In conclusion, our nomogram could serve as an acceptable and adoptable clinical tool in preoperative evaluation, especially for those who were clinically and radiologically node-negative to avoid an SLNB procedure safely—thus improving the quality of life of the patients without adverse effect on their survival rates.

Funding Statement

This study was supported by Sanming Science and Technology Project (No. 2017-5-3) to Prof. Wenxin Chen “The Sailing Fund of Fujian Medical University (No.2018QH1164)” and “The Scientific Fund of Sanming Science and Technology Bureau (N0.2018-5-1(7))” to Yingming Sun M.D.,Ph.D. Special thanks to Dr. Tejinder from the Ohio State University for his careful language copy editing.

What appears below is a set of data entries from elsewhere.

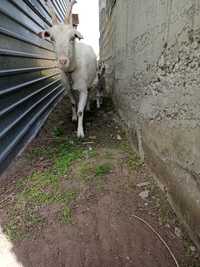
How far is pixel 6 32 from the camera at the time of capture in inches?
126

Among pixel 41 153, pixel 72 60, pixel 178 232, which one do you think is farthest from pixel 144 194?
pixel 72 60

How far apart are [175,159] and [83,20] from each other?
3673 cm

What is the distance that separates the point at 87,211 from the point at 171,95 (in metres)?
1.25

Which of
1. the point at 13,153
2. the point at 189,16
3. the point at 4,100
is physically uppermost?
the point at 189,16

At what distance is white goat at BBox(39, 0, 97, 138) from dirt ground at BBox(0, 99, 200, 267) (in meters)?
1.05

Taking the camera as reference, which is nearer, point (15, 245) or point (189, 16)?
point (189, 16)

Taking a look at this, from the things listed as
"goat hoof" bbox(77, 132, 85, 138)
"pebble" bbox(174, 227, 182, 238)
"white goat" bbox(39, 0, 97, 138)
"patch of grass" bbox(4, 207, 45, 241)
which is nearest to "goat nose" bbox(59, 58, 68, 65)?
"white goat" bbox(39, 0, 97, 138)

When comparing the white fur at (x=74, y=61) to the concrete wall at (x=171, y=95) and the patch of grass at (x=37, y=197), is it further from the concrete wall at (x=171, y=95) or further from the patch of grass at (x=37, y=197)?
the patch of grass at (x=37, y=197)

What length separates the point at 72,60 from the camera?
3.92 meters

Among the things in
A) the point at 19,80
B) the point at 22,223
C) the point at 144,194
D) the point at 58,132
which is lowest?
the point at 22,223

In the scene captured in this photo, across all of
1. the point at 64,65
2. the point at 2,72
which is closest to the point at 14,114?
the point at 2,72

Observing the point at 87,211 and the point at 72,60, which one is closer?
the point at 87,211

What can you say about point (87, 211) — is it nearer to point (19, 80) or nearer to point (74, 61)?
point (19, 80)

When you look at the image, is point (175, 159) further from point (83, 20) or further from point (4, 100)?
point (83, 20)
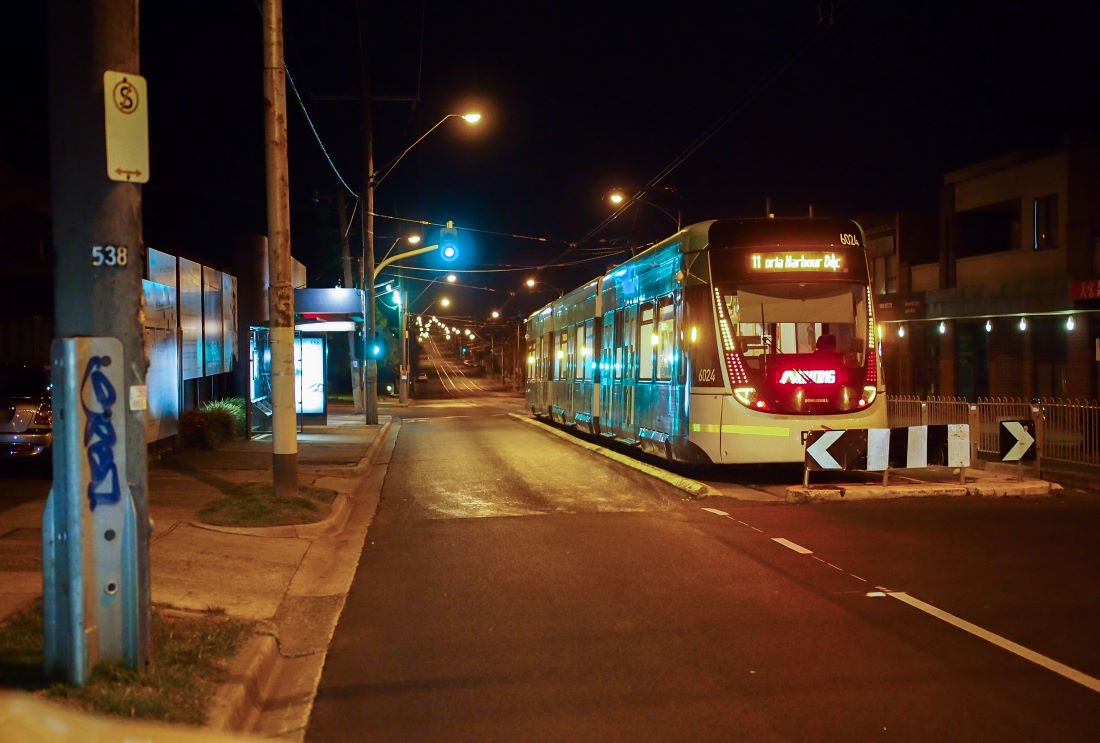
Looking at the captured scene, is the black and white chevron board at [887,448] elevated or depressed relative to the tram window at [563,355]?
depressed

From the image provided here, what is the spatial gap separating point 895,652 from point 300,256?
54532mm

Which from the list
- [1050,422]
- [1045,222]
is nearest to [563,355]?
[1050,422]

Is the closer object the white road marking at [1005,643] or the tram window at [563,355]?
the white road marking at [1005,643]

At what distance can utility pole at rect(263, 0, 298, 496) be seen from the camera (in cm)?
1252

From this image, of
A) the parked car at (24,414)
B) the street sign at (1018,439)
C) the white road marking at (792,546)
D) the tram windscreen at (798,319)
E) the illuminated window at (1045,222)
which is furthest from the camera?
the illuminated window at (1045,222)

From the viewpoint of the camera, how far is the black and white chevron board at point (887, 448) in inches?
526

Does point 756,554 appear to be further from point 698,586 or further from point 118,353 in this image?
point 118,353

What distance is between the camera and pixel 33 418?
13.4m

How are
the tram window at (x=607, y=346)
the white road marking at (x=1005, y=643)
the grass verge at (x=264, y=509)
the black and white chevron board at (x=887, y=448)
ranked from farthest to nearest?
the tram window at (x=607, y=346), the black and white chevron board at (x=887, y=448), the grass verge at (x=264, y=509), the white road marking at (x=1005, y=643)

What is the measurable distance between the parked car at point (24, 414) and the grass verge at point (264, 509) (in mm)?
2808

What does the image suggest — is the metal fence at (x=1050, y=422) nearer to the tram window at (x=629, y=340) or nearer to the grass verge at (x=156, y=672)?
the tram window at (x=629, y=340)

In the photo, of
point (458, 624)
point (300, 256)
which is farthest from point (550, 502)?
point (300, 256)

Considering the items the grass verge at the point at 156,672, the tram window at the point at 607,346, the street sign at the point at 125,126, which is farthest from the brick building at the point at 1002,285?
the street sign at the point at 125,126

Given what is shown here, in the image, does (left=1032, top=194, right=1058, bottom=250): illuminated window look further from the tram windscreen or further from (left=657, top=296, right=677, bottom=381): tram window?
(left=657, top=296, right=677, bottom=381): tram window
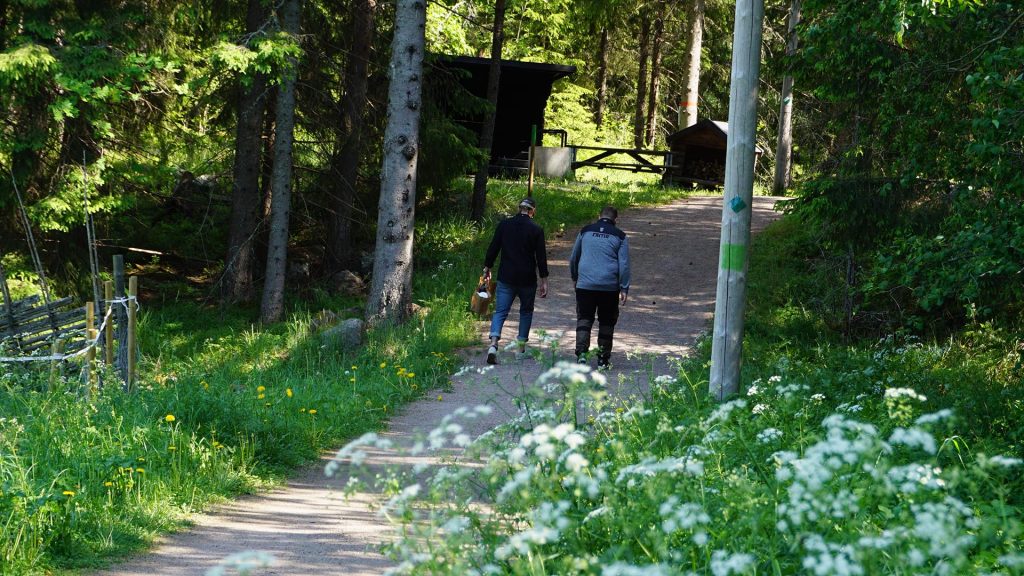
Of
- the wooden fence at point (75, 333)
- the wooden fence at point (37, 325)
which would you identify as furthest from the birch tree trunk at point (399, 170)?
the wooden fence at point (37, 325)

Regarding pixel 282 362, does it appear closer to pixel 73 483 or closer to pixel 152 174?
pixel 152 174

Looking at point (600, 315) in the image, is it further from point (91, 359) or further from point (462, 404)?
point (91, 359)

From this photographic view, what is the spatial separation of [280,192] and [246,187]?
151 centimetres

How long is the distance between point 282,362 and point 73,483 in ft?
21.3

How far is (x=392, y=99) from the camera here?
13516 millimetres

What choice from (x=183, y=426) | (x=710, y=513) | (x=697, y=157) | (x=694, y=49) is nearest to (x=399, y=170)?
(x=183, y=426)

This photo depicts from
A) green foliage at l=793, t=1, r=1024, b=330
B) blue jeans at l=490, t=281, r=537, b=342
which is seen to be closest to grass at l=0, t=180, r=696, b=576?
blue jeans at l=490, t=281, r=537, b=342

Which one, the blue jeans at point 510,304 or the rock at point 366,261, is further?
the rock at point 366,261

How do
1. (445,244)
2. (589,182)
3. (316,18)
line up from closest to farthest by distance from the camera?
(316,18) → (445,244) → (589,182)

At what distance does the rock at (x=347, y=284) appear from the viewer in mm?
18969

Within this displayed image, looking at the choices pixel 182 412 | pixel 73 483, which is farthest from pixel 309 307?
pixel 73 483

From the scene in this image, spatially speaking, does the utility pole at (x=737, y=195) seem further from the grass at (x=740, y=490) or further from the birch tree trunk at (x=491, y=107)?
the birch tree trunk at (x=491, y=107)

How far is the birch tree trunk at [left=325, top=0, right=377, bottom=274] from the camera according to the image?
59.6ft

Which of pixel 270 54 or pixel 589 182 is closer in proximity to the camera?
pixel 270 54
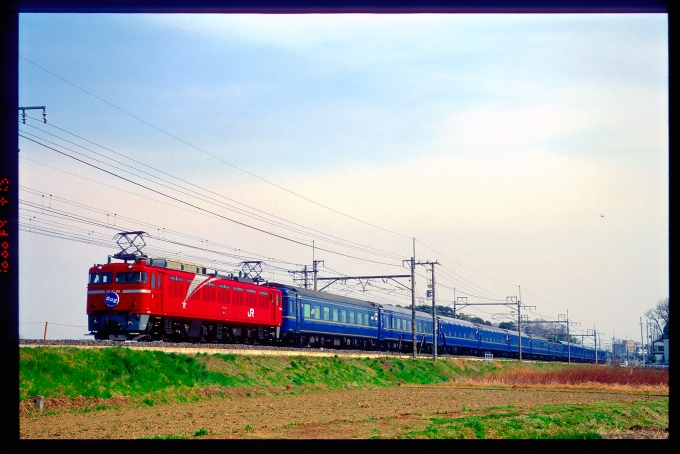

The Statement of Consent Obtaining

The consent was obtained from the study participants before study commencement via signing the Informed Consent Form.

Author Contributions

All authors made a significant contribution to the work reported, whether that is in the conception, study design, execution, acquisition of data, analysis, and interpretation, or in all these areas; took part in drafting, revising, or critically reviewing the article; gave final approval of the version to be published; have agreed on the journal to which the article has been submitted; and agree to be accountable for all aspects of the work. Wenxin Chen and Yingming Sun made a language copy editing for the revised manuscript.

Disclosure

The authors have declared that no competing interest exists.